The Institution of Marriage is foundational to the function of the human race, at least that is my opinion!

Recently my wife and I celebrated our 60th Wedding Anniversary on the 9 May 2024, which set my mind in train to explore  why so many modern marriages are falling apart?

No, I’m not about to give you a philosophical diatribe or  cause guilt feelings concerning marriages that have been unsuccessful.

I cannot be boastful in this mater as the dark spectrum of divorce has been part of my extended family’s experience.

These experiences have led to darkness, soul pain, profound disappointment & shame which flooded  my heart on a number of occasions.

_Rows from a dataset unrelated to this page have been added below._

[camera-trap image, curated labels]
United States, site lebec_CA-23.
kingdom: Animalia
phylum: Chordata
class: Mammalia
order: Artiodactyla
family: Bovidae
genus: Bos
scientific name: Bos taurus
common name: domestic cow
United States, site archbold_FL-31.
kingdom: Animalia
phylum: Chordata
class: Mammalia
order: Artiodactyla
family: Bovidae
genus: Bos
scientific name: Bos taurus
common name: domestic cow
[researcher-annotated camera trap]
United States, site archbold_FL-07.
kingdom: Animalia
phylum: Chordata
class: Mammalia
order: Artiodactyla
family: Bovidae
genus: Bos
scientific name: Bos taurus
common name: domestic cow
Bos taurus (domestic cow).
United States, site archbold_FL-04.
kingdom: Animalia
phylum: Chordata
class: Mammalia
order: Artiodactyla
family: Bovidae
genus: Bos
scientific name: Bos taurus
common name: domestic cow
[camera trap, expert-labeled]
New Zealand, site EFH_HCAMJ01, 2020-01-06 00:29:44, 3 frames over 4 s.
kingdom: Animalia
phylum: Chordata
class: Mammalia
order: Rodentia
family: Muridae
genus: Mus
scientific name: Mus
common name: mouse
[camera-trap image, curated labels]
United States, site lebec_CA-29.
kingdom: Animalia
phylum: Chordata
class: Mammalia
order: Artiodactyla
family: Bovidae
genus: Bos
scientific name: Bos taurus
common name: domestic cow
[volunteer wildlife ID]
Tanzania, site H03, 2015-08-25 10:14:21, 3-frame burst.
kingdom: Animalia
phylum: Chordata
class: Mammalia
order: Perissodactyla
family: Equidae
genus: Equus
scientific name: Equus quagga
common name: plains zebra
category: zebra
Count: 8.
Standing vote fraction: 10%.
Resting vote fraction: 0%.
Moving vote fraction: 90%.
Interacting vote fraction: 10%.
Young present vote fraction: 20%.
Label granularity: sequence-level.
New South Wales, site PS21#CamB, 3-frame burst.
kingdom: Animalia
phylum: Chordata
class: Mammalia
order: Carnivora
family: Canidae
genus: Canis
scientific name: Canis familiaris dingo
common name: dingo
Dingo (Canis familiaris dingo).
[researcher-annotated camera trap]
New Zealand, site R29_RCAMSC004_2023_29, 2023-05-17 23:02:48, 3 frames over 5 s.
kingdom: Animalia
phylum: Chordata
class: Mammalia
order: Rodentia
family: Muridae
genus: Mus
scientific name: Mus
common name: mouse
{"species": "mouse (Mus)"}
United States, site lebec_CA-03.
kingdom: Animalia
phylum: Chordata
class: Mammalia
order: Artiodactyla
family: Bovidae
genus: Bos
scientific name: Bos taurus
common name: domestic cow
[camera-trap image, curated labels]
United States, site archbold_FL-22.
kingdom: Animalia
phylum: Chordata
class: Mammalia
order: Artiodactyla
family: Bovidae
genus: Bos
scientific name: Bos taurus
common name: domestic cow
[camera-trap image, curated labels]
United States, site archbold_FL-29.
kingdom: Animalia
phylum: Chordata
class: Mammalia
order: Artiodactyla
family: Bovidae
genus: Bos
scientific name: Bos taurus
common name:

I have observed these experiences  are  usual symptoms of broken relationships and sometimes can have a part in most marriages if we are honest!

At our Diamond Celebration (that sparkly thought sounds good hey?)

I found myself examining my own history of 60 years of God’s goodness and grace.

We are every day and forever thankful.

Looking at the congratulatory cards  I saw my grandkids looking with intrigue at the cards we received from King Charles, the Prime Minister, the Governor General & others.

‘Warmest Congratulations’ were the key words!

They even put the signatures on the cards under the microscope of their iPhone cameras to see if they were genuine or fake!

Needless to say, it highlighted to them that their Grandparents had achieved something special.

I would have preferred that they thought ‘Marriage’ was special. Perhaps they did?

Then I realised more than ever, the example we as parents pass onto our children and especially our grandchildren about the institution of Marriage.

Now I don’t want to pretend that I have a perfect marriage, which would be the height of arrogance.

I may have counselled scores of couples over a lifetime but looking back, I sometimes cringe at my own male ministerial ego, which led me to give advice that feigned to have all the answers.

Often I smile to myself, at the hyperbole of listed virtues  we endow on marriage partners which are called to mind and listed on celebration events.

However we all know that perfection is not a human trait.

Love, acceptance and forgiveness are essential ingredients to bring into every marriage.

Describing marriage is no easy task.

The parade of perfection is perhaps not helpful as couples work together through their human natures depending on the help of God’s abundant grace.

Marriage holds the exhilarating “honey-moon” moments, the comforting secure  moments of commitment, the magical retrospect of the lifelong journey of “the two of us.”

Each marriage is unique and deserves to be described in its own special way.

I observe social media writers have a litany of adjectives for their marriages: Blissful, to the Moon and back, loving, honest, harmonious, adventurous, passionate,  devoted …… What adjectives would you add?

After 60 years of Marriage, people ask me “What is the secret to a long lasting Marriage”?

To which I reply:

1. A belief in God who created the Institution of Marriage!

2. A spiritual conviction establishing the Will of God in bringing you together!

3. A Covenant was entered into ‘until death do us part!’

Notice I said “A Covernant” not a contract!

Then came Romance! ….. enough now Freddie!

In conclusion, the key words to a long lasting marriage is as stated earlier.

Love, Acceptance and Forgiveness

The rest is history! Believe it or not!